------ Document section ------

Telstar (The Joe Meek Story): Biopic about the early experimental-pop pioneer, his temper and his misguided relationship with a blond would-be music star. The music is good, the story is tragic, and one can have great fun spotting the BBC sitcom stars dotting the supporting cast.

 Public Enemies: Inexplicably boring story about the pursuit and eventual shooting of John Dillinger. Also with some deeply dodgy gender issues regarding Dillinger's relationship with his girlfriend; the way he treats her, the only way she'd stay with him that long is if she's some sort of emotional cripple a la Natural Born Killers, but instead the whole thing is played just as her being naturally attracted to a strong man.

Hitch: Entertaining biopic about Alfred Hitchcock and his wife Alma during the making of "Psycho", focusing on Hitchcock's personal doubts and fears and Alma's frustrations as the aide-de-camp and primary collaborator of a great director. Not deep, but literate.

The Girl: Appalling biopic about Alfred Hitchcock and Tippi Hedren, which somewhat unbelievably portrays Hitchcock as a sexually rapacious bully who was obsessed with Hedren and never made a good movie after she quit (OK, "Topaz" was terrible, but "Frenzy" and "Family Plot" weren't bad). Completely undermined by any documentary about Hitchcock and/or Hedren ever.

Also went to a free screening of "Skyfall", but was rained out halfway through.

Movie count for 2013: 49

Monday, September 02, 2013

Clashing symbols

Clash of the Titans: Cheerful abuse of the legends surrounding Perseus and the Medusa, motivated by the success of the Star Wars franchise and in hope of sparking a Harryhausen revival. The stop-motion animation is brilliant in places (nobody can fault the Medusa sequence, even now), but they upstage the principal actor, and there are some particularly bizarre moments (what exactly was the business with the giant vulture all about?). Sian Phillips had, not so long before, told Gareth Thomas that he was "prostituting his art" for appearing in Blake's 7; presumably her presence here is simply because she was told she'd be acting with Sir Lawrence Olivier, Maggie Smith et al.

Movie count for 2013: 44 plus A Field in England.

Never having to say you're sorry

Natural Born Killers: Movies don't come much more Nineties than this, with everything from the visuals to the casting to the story being as postmodern as possible. It's like a strangely fun drug trip overlaid on a grim reality of child sexual abuse, murder, rape and grievous bodily harm, but as such, and as something that could probably never have been seriously made in any other time period, it works.

------

Assignment 1:
According to the movie reviews, why did the writer see only half of the free "Skyfall" screening?
Assignment 2:
Why does the movie-review writer call the gender issues in "Public Enemies" deeply dodgy?
Assignment 3:
Pick up the movie-review blog after its last paragraph, the one on "Natural Born Killers."

------ Data supplied ------

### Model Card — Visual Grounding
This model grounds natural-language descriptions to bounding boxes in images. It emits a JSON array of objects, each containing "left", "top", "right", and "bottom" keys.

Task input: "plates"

------
------ Data supplied ------

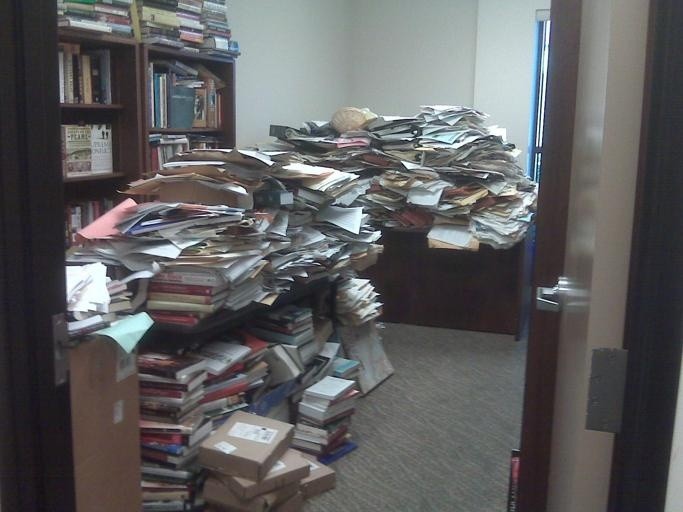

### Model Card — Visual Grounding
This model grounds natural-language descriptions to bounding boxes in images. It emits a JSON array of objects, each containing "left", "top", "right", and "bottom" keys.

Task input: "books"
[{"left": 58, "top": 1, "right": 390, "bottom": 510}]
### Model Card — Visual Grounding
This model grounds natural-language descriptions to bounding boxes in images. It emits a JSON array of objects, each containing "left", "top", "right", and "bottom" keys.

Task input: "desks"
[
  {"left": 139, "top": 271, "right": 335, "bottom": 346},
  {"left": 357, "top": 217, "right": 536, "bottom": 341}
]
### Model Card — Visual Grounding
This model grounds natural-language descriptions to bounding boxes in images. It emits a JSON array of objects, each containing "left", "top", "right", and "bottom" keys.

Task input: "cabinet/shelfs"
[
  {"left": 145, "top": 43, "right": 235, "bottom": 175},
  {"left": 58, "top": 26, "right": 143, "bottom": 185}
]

------

Final answer 1:
The screening was rained out halfway through.

Final answer 2:
Dillinger treats his girlfriend so badly that the writer thinks she could only have stayed with him that long if she were some kind of emotional cripple, like in "Natural Born Killers." Instead, the film presents her staying as a natural attraction to a strong man.

Final answer 3:
The Abominable Dr Phibes: Continuing the theme of film and period, this is an enchantingly beautiful example of the early-Seventies horror film, with stunning design, amusingly Clouseauesque policemen, an Edwardian setting with unremarked anachronistic touches, Vincent Price conducting an engaging and believable performance while only speaking about four times in the whole film, and a zany plot involving murders based on the Plagues of Egypt. The only problems were 1) that I clearly know more about biology than the film's intended audience, so I just found the killer fruitbats and brown-painted lab rats way too cute; 2) the really awful burn-victim makeup on Vincent Price at the end of the story and 3) Phibes' assistant Vulnavia getting murdered at the end (which was rather nasty, and unnecessary-- I'd been pretty sure up till that point that she was an android).

Dr Phibes Rises Again: Inevitable disappointing sequel to the above. The policemen are correct and present and Vincent Price is still brilliant, but there's no real theme to the murder spree this time, Dr Phibes talks so much you wish he'd just shut up, Vulnavia turns up played by a different actress and with no explanation as to why she's not dead, and the plot holes a lot less easy to gloss over. No wonder there was never a Phibes III.

Love Story: 1970s version of a kitschy Victorian novel: two students meet and fall in love, he defies his parents to marry her, she supports him through his law degree, and then dies of a wasting disease which might possibly be leukemia, albeit without the more gross symptoms. I might have felt sorry for them if they weren't both such irritating entitled jerks.